Young, though, is built a little different, especially when it has come to smashing records as a matter of routine.
“Usually kids are scratching and clawing and sometimes then even get within a couple of tenths of a second and then never quite crack it,” Doolittle said. “He just decided go after the 100 back and nailed it.
“What he did over at Clarion,” Doolittle added, “was out of this world for an eleventh-grade student.”
That’s why Doolittle hesitates to say what Young is capable of doing as the district and state meet rapidly approach.
“I don’t think I would ever want to make a prediction as far as what the ceiling is for Patrick in terms of his potential,” Doolittle said. “It’s just amazing. Whenever he starts thinking about a record, it’s like he’ll swim it once to see where he is at, then he’ll come back two weeks later having worked on whatever he needs to work on, he’ll say, ‘Give me another shot, coach,” and then, boom, it’s gone. He annihilates the record.

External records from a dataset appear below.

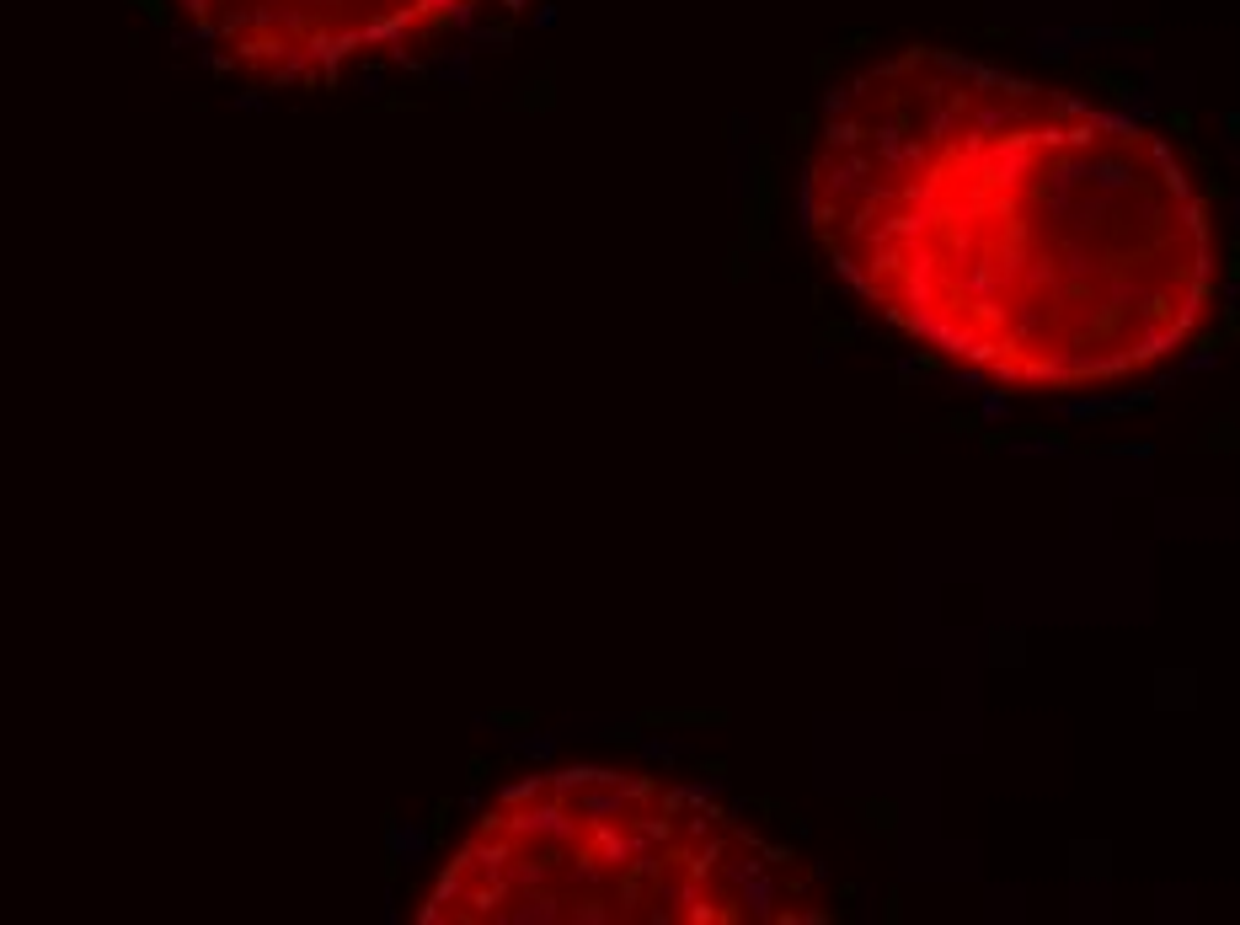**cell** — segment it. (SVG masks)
I'll return each mask as SVG.
<instances>
[{"instance_id":"obj_3","label":"cell","mask_w":1240,"mask_h":925,"mask_svg":"<svg viewBox=\"0 0 1240 925\" xmlns=\"http://www.w3.org/2000/svg\"><path fill=\"white\" fill-rule=\"evenodd\" d=\"M177 11L257 81H321L439 38L471 0H177Z\"/></svg>"},{"instance_id":"obj_2","label":"cell","mask_w":1240,"mask_h":925,"mask_svg":"<svg viewBox=\"0 0 1240 925\" xmlns=\"http://www.w3.org/2000/svg\"><path fill=\"white\" fill-rule=\"evenodd\" d=\"M834 888L722 797L610 765L503 786L417 904L423 925H818Z\"/></svg>"},{"instance_id":"obj_1","label":"cell","mask_w":1240,"mask_h":925,"mask_svg":"<svg viewBox=\"0 0 1240 925\" xmlns=\"http://www.w3.org/2000/svg\"><path fill=\"white\" fill-rule=\"evenodd\" d=\"M802 220L882 321L1005 391L1134 380L1214 311V225L1155 123L925 43L829 91Z\"/></svg>"}]
</instances>
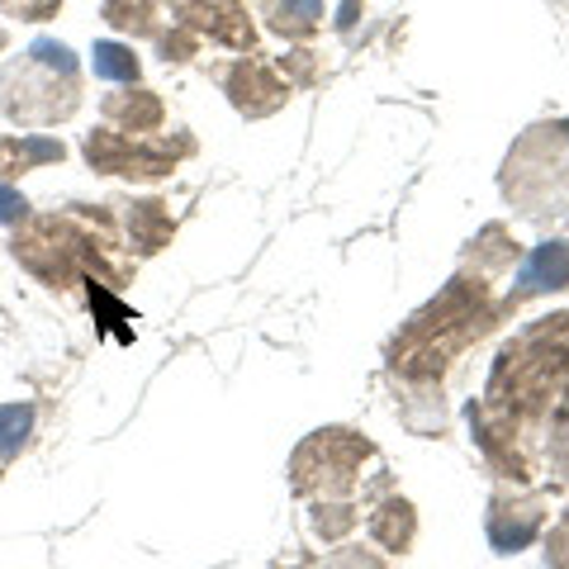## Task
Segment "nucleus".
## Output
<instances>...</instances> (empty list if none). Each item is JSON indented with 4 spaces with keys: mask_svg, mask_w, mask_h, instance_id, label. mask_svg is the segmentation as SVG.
Masks as SVG:
<instances>
[{
    "mask_svg": "<svg viewBox=\"0 0 569 569\" xmlns=\"http://www.w3.org/2000/svg\"><path fill=\"white\" fill-rule=\"evenodd\" d=\"M100 114L119 133L148 138V133L162 129L167 104H162V96H157V91H148V86H129V91H119V96H104L100 100Z\"/></svg>",
    "mask_w": 569,
    "mask_h": 569,
    "instance_id": "6",
    "label": "nucleus"
},
{
    "mask_svg": "<svg viewBox=\"0 0 569 569\" xmlns=\"http://www.w3.org/2000/svg\"><path fill=\"white\" fill-rule=\"evenodd\" d=\"M67 157L62 138L48 133H0V181H20L29 171H43Z\"/></svg>",
    "mask_w": 569,
    "mask_h": 569,
    "instance_id": "7",
    "label": "nucleus"
},
{
    "mask_svg": "<svg viewBox=\"0 0 569 569\" xmlns=\"http://www.w3.org/2000/svg\"><path fill=\"white\" fill-rule=\"evenodd\" d=\"M29 213H33V204L24 200V194L14 190L10 181H0V228H20Z\"/></svg>",
    "mask_w": 569,
    "mask_h": 569,
    "instance_id": "18",
    "label": "nucleus"
},
{
    "mask_svg": "<svg viewBox=\"0 0 569 569\" xmlns=\"http://www.w3.org/2000/svg\"><path fill=\"white\" fill-rule=\"evenodd\" d=\"M62 10V0H0V14L20 24H48Z\"/></svg>",
    "mask_w": 569,
    "mask_h": 569,
    "instance_id": "17",
    "label": "nucleus"
},
{
    "mask_svg": "<svg viewBox=\"0 0 569 569\" xmlns=\"http://www.w3.org/2000/svg\"><path fill=\"white\" fill-rule=\"evenodd\" d=\"M560 129H565V142H569V123H560Z\"/></svg>",
    "mask_w": 569,
    "mask_h": 569,
    "instance_id": "20",
    "label": "nucleus"
},
{
    "mask_svg": "<svg viewBox=\"0 0 569 569\" xmlns=\"http://www.w3.org/2000/svg\"><path fill=\"white\" fill-rule=\"evenodd\" d=\"M546 290H569V242H541L522 266L518 299L546 295Z\"/></svg>",
    "mask_w": 569,
    "mask_h": 569,
    "instance_id": "9",
    "label": "nucleus"
},
{
    "mask_svg": "<svg viewBox=\"0 0 569 569\" xmlns=\"http://www.w3.org/2000/svg\"><path fill=\"white\" fill-rule=\"evenodd\" d=\"M223 96L233 100V110L247 119H266L290 100V81L276 77V67H266L261 58H238L233 67H223Z\"/></svg>",
    "mask_w": 569,
    "mask_h": 569,
    "instance_id": "5",
    "label": "nucleus"
},
{
    "mask_svg": "<svg viewBox=\"0 0 569 569\" xmlns=\"http://www.w3.org/2000/svg\"><path fill=\"white\" fill-rule=\"evenodd\" d=\"M110 219L86 213L81 204L71 213H29L10 238V257L24 266L48 290H71L81 276H104V247H110Z\"/></svg>",
    "mask_w": 569,
    "mask_h": 569,
    "instance_id": "1",
    "label": "nucleus"
},
{
    "mask_svg": "<svg viewBox=\"0 0 569 569\" xmlns=\"http://www.w3.org/2000/svg\"><path fill=\"white\" fill-rule=\"evenodd\" d=\"M176 24H186L200 39H213L223 48H257V29L247 20V0H167Z\"/></svg>",
    "mask_w": 569,
    "mask_h": 569,
    "instance_id": "4",
    "label": "nucleus"
},
{
    "mask_svg": "<svg viewBox=\"0 0 569 569\" xmlns=\"http://www.w3.org/2000/svg\"><path fill=\"white\" fill-rule=\"evenodd\" d=\"M81 110V62L58 39H33L0 67V119L14 129H58Z\"/></svg>",
    "mask_w": 569,
    "mask_h": 569,
    "instance_id": "2",
    "label": "nucleus"
},
{
    "mask_svg": "<svg viewBox=\"0 0 569 569\" xmlns=\"http://www.w3.org/2000/svg\"><path fill=\"white\" fill-rule=\"evenodd\" d=\"M119 209H123L119 219H123V233H129V252L152 257L171 242L176 219H171V209L162 200H123Z\"/></svg>",
    "mask_w": 569,
    "mask_h": 569,
    "instance_id": "8",
    "label": "nucleus"
},
{
    "mask_svg": "<svg viewBox=\"0 0 569 569\" xmlns=\"http://www.w3.org/2000/svg\"><path fill=\"white\" fill-rule=\"evenodd\" d=\"M370 531H376L380 546L403 550L408 541H413V508H408L403 498H395V503H385L376 518H370Z\"/></svg>",
    "mask_w": 569,
    "mask_h": 569,
    "instance_id": "14",
    "label": "nucleus"
},
{
    "mask_svg": "<svg viewBox=\"0 0 569 569\" xmlns=\"http://www.w3.org/2000/svg\"><path fill=\"white\" fill-rule=\"evenodd\" d=\"M33 432V403H0V466L24 451Z\"/></svg>",
    "mask_w": 569,
    "mask_h": 569,
    "instance_id": "15",
    "label": "nucleus"
},
{
    "mask_svg": "<svg viewBox=\"0 0 569 569\" xmlns=\"http://www.w3.org/2000/svg\"><path fill=\"white\" fill-rule=\"evenodd\" d=\"M512 512H518V522H512V518H508V508L498 503V508H493V518H489V537H493L498 550H518V546H527L531 537H537V527H541V503H518Z\"/></svg>",
    "mask_w": 569,
    "mask_h": 569,
    "instance_id": "12",
    "label": "nucleus"
},
{
    "mask_svg": "<svg viewBox=\"0 0 569 569\" xmlns=\"http://www.w3.org/2000/svg\"><path fill=\"white\" fill-rule=\"evenodd\" d=\"M157 52H162L167 62H190L194 52H200V33H190L186 24H171V33L167 29L157 33Z\"/></svg>",
    "mask_w": 569,
    "mask_h": 569,
    "instance_id": "16",
    "label": "nucleus"
},
{
    "mask_svg": "<svg viewBox=\"0 0 569 569\" xmlns=\"http://www.w3.org/2000/svg\"><path fill=\"white\" fill-rule=\"evenodd\" d=\"M261 20L284 39H309L323 24V0H261Z\"/></svg>",
    "mask_w": 569,
    "mask_h": 569,
    "instance_id": "10",
    "label": "nucleus"
},
{
    "mask_svg": "<svg viewBox=\"0 0 569 569\" xmlns=\"http://www.w3.org/2000/svg\"><path fill=\"white\" fill-rule=\"evenodd\" d=\"M81 152H86V162H91V171H100V176L162 181V176H171V171L194 152V142H190L186 133H176V138H157V133L133 138V133H119V129H110V123H104V129L86 133Z\"/></svg>",
    "mask_w": 569,
    "mask_h": 569,
    "instance_id": "3",
    "label": "nucleus"
},
{
    "mask_svg": "<svg viewBox=\"0 0 569 569\" xmlns=\"http://www.w3.org/2000/svg\"><path fill=\"white\" fill-rule=\"evenodd\" d=\"M100 14H104V24L129 33V39H157V33H162V10H157V0H104Z\"/></svg>",
    "mask_w": 569,
    "mask_h": 569,
    "instance_id": "11",
    "label": "nucleus"
},
{
    "mask_svg": "<svg viewBox=\"0 0 569 569\" xmlns=\"http://www.w3.org/2000/svg\"><path fill=\"white\" fill-rule=\"evenodd\" d=\"M6 43H10V33H6V29H0V52H6Z\"/></svg>",
    "mask_w": 569,
    "mask_h": 569,
    "instance_id": "19",
    "label": "nucleus"
},
{
    "mask_svg": "<svg viewBox=\"0 0 569 569\" xmlns=\"http://www.w3.org/2000/svg\"><path fill=\"white\" fill-rule=\"evenodd\" d=\"M91 71L100 81H114V86H138L142 77V62L129 43H114V39H100L91 48Z\"/></svg>",
    "mask_w": 569,
    "mask_h": 569,
    "instance_id": "13",
    "label": "nucleus"
}]
</instances>
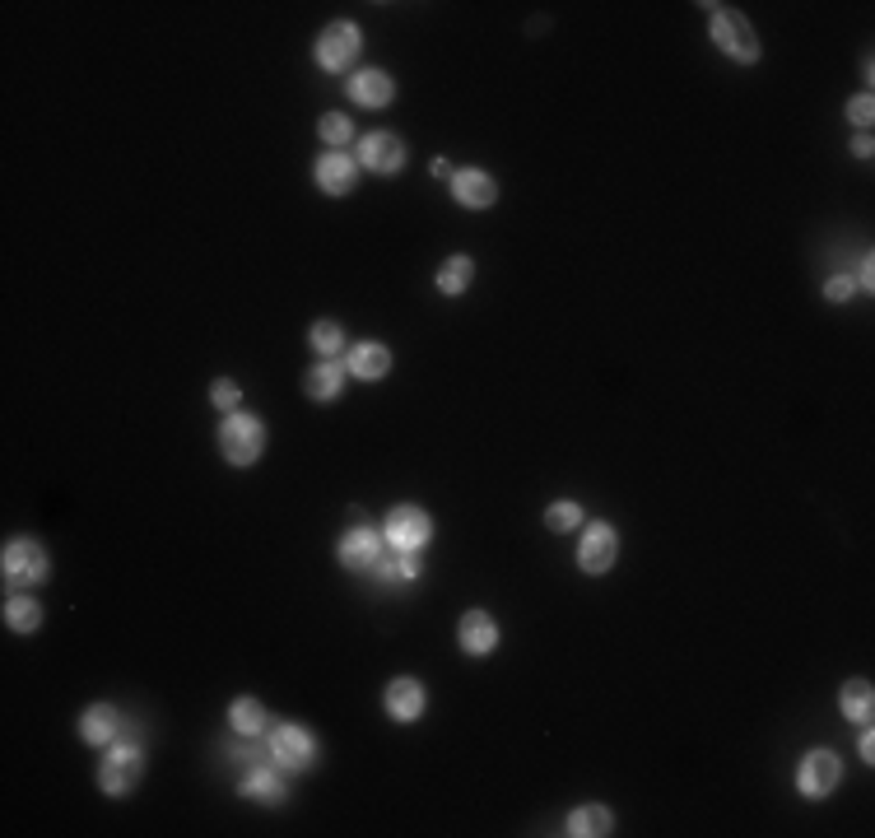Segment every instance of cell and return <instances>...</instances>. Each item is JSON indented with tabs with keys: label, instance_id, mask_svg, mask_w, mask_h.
I'll return each mask as SVG.
<instances>
[{
	"label": "cell",
	"instance_id": "6da1fadb",
	"mask_svg": "<svg viewBox=\"0 0 875 838\" xmlns=\"http://www.w3.org/2000/svg\"><path fill=\"white\" fill-rule=\"evenodd\" d=\"M219 447H224V457L233 466H252L261 457V447H266V433H261V424L252 415H229L224 429H219Z\"/></svg>",
	"mask_w": 875,
	"mask_h": 838
},
{
	"label": "cell",
	"instance_id": "7a4b0ae2",
	"mask_svg": "<svg viewBox=\"0 0 875 838\" xmlns=\"http://www.w3.org/2000/svg\"><path fill=\"white\" fill-rule=\"evenodd\" d=\"M708 10V19H713V38L722 42V52L736 56V61H754L759 56V42H754L750 24H745L736 10H727V5H703Z\"/></svg>",
	"mask_w": 875,
	"mask_h": 838
},
{
	"label": "cell",
	"instance_id": "3957f363",
	"mask_svg": "<svg viewBox=\"0 0 875 838\" xmlns=\"http://www.w3.org/2000/svg\"><path fill=\"white\" fill-rule=\"evenodd\" d=\"M140 773H145V759H140V750L135 745H117L108 755V764H103V792H112V797H126L135 783H140Z\"/></svg>",
	"mask_w": 875,
	"mask_h": 838
},
{
	"label": "cell",
	"instance_id": "277c9868",
	"mask_svg": "<svg viewBox=\"0 0 875 838\" xmlns=\"http://www.w3.org/2000/svg\"><path fill=\"white\" fill-rule=\"evenodd\" d=\"M354 56H359V28L354 24H331L322 38H317V61H322L326 70L354 66Z\"/></svg>",
	"mask_w": 875,
	"mask_h": 838
},
{
	"label": "cell",
	"instance_id": "5b68a950",
	"mask_svg": "<svg viewBox=\"0 0 875 838\" xmlns=\"http://www.w3.org/2000/svg\"><path fill=\"white\" fill-rule=\"evenodd\" d=\"M429 513H419V508H396V513L387 517V541L401 550V555H410V550H419V545L429 541Z\"/></svg>",
	"mask_w": 875,
	"mask_h": 838
},
{
	"label": "cell",
	"instance_id": "8992f818",
	"mask_svg": "<svg viewBox=\"0 0 875 838\" xmlns=\"http://www.w3.org/2000/svg\"><path fill=\"white\" fill-rule=\"evenodd\" d=\"M615 555H620V536H615L606 522L587 527V536H582V545H578V564L587 568V573H606V568L615 564Z\"/></svg>",
	"mask_w": 875,
	"mask_h": 838
},
{
	"label": "cell",
	"instance_id": "52a82bcc",
	"mask_svg": "<svg viewBox=\"0 0 875 838\" xmlns=\"http://www.w3.org/2000/svg\"><path fill=\"white\" fill-rule=\"evenodd\" d=\"M838 778H843V764H838V755H829V750H815V755L801 764V792H806V797H829L838 787Z\"/></svg>",
	"mask_w": 875,
	"mask_h": 838
},
{
	"label": "cell",
	"instance_id": "ba28073f",
	"mask_svg": "<svg viewBox=\"0 0 875 838\" xmlns=\"http://www.w3.org/2000/svg\"><path fill=\"white\" fill-rule=\"evenodd\" d=\"M47 573V555L33 541H10L5 545V578L10 582H38Z\"/></svg>",
	"mask_w": 875,
	"mask_h": 838
},
{
	"label": "cell",
	"instance_id": "9c48e42d",
	"mask_svg": "<svg viewBox=\"0 0 875 838\" xmlns=\"http://www.w3.org/2000/svg\"><path fill=\"white\" fill-rule=\"evenodd\" d=\"M359 159L373 168V173H396L405 163V145L391 131H373V136H364V145H359Z\"/></svg>",
	"mask_w": 875,
	"mask_h": 838
},
{
	"label": "cell",
	"instance_id": "30bf717a",
	"mask_svg": "<svg viewBox=\"0 0 875 838\" xmlns=\"http://www.w3.org/2000/svg\"><path fill=\"white\" fill-rule=\"evenodd\" d=\"M270 755H275V764H284V769H303L312 759V736L303 727H280L270 736Z\"/></svg>",
	"mask_w": 875,
	"mask_h": 838
},
{
	"label": "cell",
	"instance_id": "8fae6325",
	"mask_svg": "<svg viewBox=\"0 0 875 838\" xmlns=\"http://www.w3.org/2000/svg\"><path fill=\"white\" fill-rule=\"evenodd\" d=\"M452 196H457L466 210H485V205H494L499 187H494V177H489V173H480V168H466V173L452 177Z\"/></svg>",
	"mask_w": 875,
	"mask_h": 838
},
{
	"label": "cell",
	"instance_id": "7c38bea8",
	"mask_svg": "<svg viewBox=\"0 0 875 838\" xmlns=\"http://www.w3.org/2000/svg\"><path fill=\"white\" fill-rule=\"evenodd\" d=\"M419 708H424V690H419V680L401 676L387 685V713L396 717V722H415Z\"/></svg>",
	"mask_w": 875,
	"mask_h": 838
},
{
	"label": "cell",
	"instance_id": "4fadbf2b",
	"mask_svg": "<svg viewBox=\"0 0 875 838\" xmlns=\"http://www.w3.org/2000/svg\"><path fill=\"white\" fill-rule=\"evenodd\" d=\"M494 643H499L494 620H489L485 610H471V615L461 620V648L471 652V657H485V652H494Z\"/></svg>",
	"mask_w": 875,
	"mask_h": 838
},
{
	"label": "cell",
	"instance_id": "5bb4252c",
	"mask_svg": "<svg viewBox=\"0 0 875 838\" xmlns=\"http://www.w3.org/2000/svg\"><path fill=\"white\" fill-rule=\"evenodd\" d=\"M317 187H322L326 196H345V191L354 187V163L345 159V154H326V159H317Z\"/></svg>",
	"mask_w": 875,
	"mask_h": 838
},
{
	"label": "cell",
	"instance_id": "9a60e30c",
	"mask_svg": "<svg viewBox=\"0 0 875 838\" xmlns=\"http://www.w3.org/2000/svg\"><path fill=\"white\" fill-rule=\"evenodd\" d=\"M340 564L345 568H377V531H350L340 541Z\"/></svg>",
	"mask_w": 875,
	"mask_h": 838
},
{
	"label": "cell",
	"instance_id": "2e32d148",
	"mask_svg": "<svg viewBox=\"0 0 875 838\" xmlns=\"http://www.w3.org/2000/svg\"><path fill=\"white\" fill-rule=\"evenodd\" d=\"M350 94H354V103H364V108H387L396 89H391V80L382 70H364V75H354Z\"/></svg>",
	"mask_w": 875,
	"mask_h": 838
},
{
	"label": "cell",
	"instance_id": "e0dca14e",
	"mask_svg": "<svg viewBox=\"0 0 875 838\" xmlns=\"http://www.w3.org/2000/svg\"><path fill=\"white\" fill-rule=\"evenodd\" d=\"M391 368V354L382 350V345H373V340H364V345H354L350 350V373L354 378H382Z\"/></svg>",
	"mask_w": 875,
	"mask_h": 838
},
{
	"label": "cell",
	"instance_id": "ac0fdd59",
	"mask_svg": "<svg viewBox=\"0 0 875 838\" xmlns=\"http://www.w3.org/2000/svg\"><path fill=\"white\" fill-rule=\"evenodd\" d=\"M80 736L89 745H108L112 736H117V713H112L108 703H98V708H89L80 722Z\"/></svg>",
	"mask_w": 875,
	"mask_h": 838
},
{
	"label": "cell",
	"instance_id": "d6986e66",
	"mask_svg": "<svg viewBox=\"0 0 875 838\" xmlns=\"http://www.w3.org/2000/svg\"><path fill=\"white\" fill-rule=\"evenodd\" d=\"M615 829V820H610L606 806H582V811H573V820H568V834L578 838H601Z\"/></svg>",
	"mask_w": 875,
	"mask_h": 838
},
{
	"label": "cell",
	"instance_id": "ffe728a7",
	"mask_svg": "<svg viewBox=\"0 0 875 838\" xmlns=\"http://www.w3.org/2000/svg\"><path fill=\"white\" fill-rule=\"evenodd\" d=\"M471 280H475V261L471 257H452L443 271H438V289H443V294H466Z\"/></svg>",
	"mask_w": 875,
	"mask_h": 838
},
{
	"label": "cell",
	"instance_id": "44dd1931",
	"mask_svg": "<svg viewBox=\"0 0 875 838\" xmlns=\"http://www.w3.org/2000/svg\"><path fill=\"white\" fill-rule=\"evenodd\" d=\"M303 387H308L312 401H331V396L340 392V364H331V359H326V364H317L308 378H303Z\"/></svg>",
	"mask_w": 875,
	"mask_h": 838
},
{
	"label": "cell",
	"instance_id": "7402d4cb",
	"mask_svg": "<svg viewBox=\"0 0 875 838\" xmlns=\"http://www.w3.org/2000/svg\"><path fill=\"white\" fill-rule=\"evenodd\" d=\"M5 624H10L14 634H33V629L42 624L38 601H28V596H14L10 606H5Z\"/></svg>",
	"mask_w": 875,
	"mask_h": 838
},
{
	"label": "cell",
	"instance_id": "603a6c76",
	"mask_svg": "<svg viewBox=\"0 0 875 838\" xmlns=\"http://www.w3.org/2000/svg\"><path fill=\"white\" fill-rule=\"evenodd\" d=\"M243 787H247V797H256V801H280L284 797V783H280V773L275 769H252Z\"/></svg>",
	"mask_w": 875,
	"mask_h": 838
},
{
	"label": "cell",
	"instance_id": "cb8c5ba5",
	"mask_svg": "<svg viewBox=\"0 0 875 838\" xmlns=\"http://www.w3.org/2000/svg\"><path fill=\"white\" fill-rule=\"evenodd\" d=\"M871 685L866 680H848V690H843V713L852 717V722H866L871 717Z\"/></svg>",
	"mask_w": 875,
	"mask_h": 838
},
{
	"label": "cell",
	"instance_id": "d4e9b609",
	"mask_svg": "<svg viewBox=\"0 0 875 838\" xmlns=\"http://www.w3.org/2000/svg\"><path fill=\"white\" fill-rule=\"evenodd\" d=\"M229 717H233V731H243V736H256V731L266 727V713H261V703L256 699H238Z\"/></svg>",
	"mask_w": 875,
	"mask_h": 838
},
{
	"label": "cell",
	"instance_id": "484cf974",
	"mask_svg": "<svg viewBox=\"0 0 875 838\" xmlns=\"http://www.w3.org/2000/svg\"><path fill=\"white\" fill-rule=\"evenodd\" d=\"M545 522H550V531H573V527H582V508L578 503H554L550 513H545Z\"/></svg>",
	"mask_w": 875,
	"mask_h": 838
},
{
	"label": "cell",
	"instance_id": "4316f807",
	"mask_svg": "<svg viewBox=\"0 0 875 838\" xmlns=\"http://www.w3.org/2000/svg\"><path fill=\"white\" fill-rule=\"evenodd\" d=\"M312 345H317V350L331 359V354L340 350V326H336V322H317V326H312Z\"/></svg>",
	"mask_w": 875,
	"mask_h": 838
},
{
	"label": "cell",
	"instance_id": "83f0119b",
	"mask_svg": "<svg viewBox=\"0 0 875 838\" xmlns=\"http://www.w3.org/2000/svg\"><path fill=\"white\" fill-rule=\"evenodd\" d=\"M322 136L331 140V145H345V140H350V122H345L340 112H331V117H322Z\"/></svg>",
	"mask_w": 875,
	"mask_h": 838
},
{
	"label": "cell",
	"instance_id": "f1b7e54d",
	"mask_svg": "<svg viewBox=\"0 0 875 838\" xmlns=\"http://www.w3.org/2000/svg\"><path fill=\"white\" fill-rule=\"evenodd\" d=\"M871 112H875L871 94H862V98H852V103H848V117H852L857 126H871Z\"/></svg>",
	"mask_w": 875,
	"mask_h": 838
},
{
	"label": "cell",
	"instance_id": "f546056e",
	"mask_svg": "<svg viewBox=\"0 0 875 838\" xmlns=\"http://www.w3.org/2000/svg\"><path fill=\"white\" fill-rule=\"evenodd\" d=\"M852 289H857V284H852L848 275H834V280L824 284V294L834 298V303H843V298H852Z\"/></svg>",
	"mask_w": 875,
	"mask_h": 838
},
{
	"label": "cell",
	"instance_id": "4dcf8cb0",
	"mask_svg": "<svg viewBox=\"0 0 875 838\" xmlns=\"http://www.w3.org/2000/svg\"><path fill=\"white\" fill-rule=\"evenodd\" d=\"M382 578H387V582L415 578V564H410V559H391V564H382Z\"/></svg>",
	"mask_w": 875,
	"mask_h": 838
},
{
	"label": "cell",
	"instance_id": "1f68e13d",
	"mask_svg": "<svg viewBox=\"0 0 875 838\" xmlns=\"http://www.w3.org/2000/svg\"><path fill=\"white\" fill-rule=\"evenodd\" d=\"M215 406H224V410L238 406V387L233 382H215Z\"/></svg>",
	"mask_w": 875,
	"mask_h": 838
}]
</instances>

“So, if the trajectory of what he’s been doing in the breaststroke continues, even remotely, he could really make some serious noise at the state level.”
At this time of the year, swimmers aren’t supposed to be shaving so much time off their races.
But Young is, even with the heavy workload in the pool.
“He has a lot of accumulated fatigue from a lot of yardage and hard workouts on his muscles right now,” Doolittle said. “You’re not supposed to see the time drops that he has.
“I never take anything for granted,” Doolittle added. “but what we could potentially see at the state meet this year — it’s just really exciting to let my imagination go.”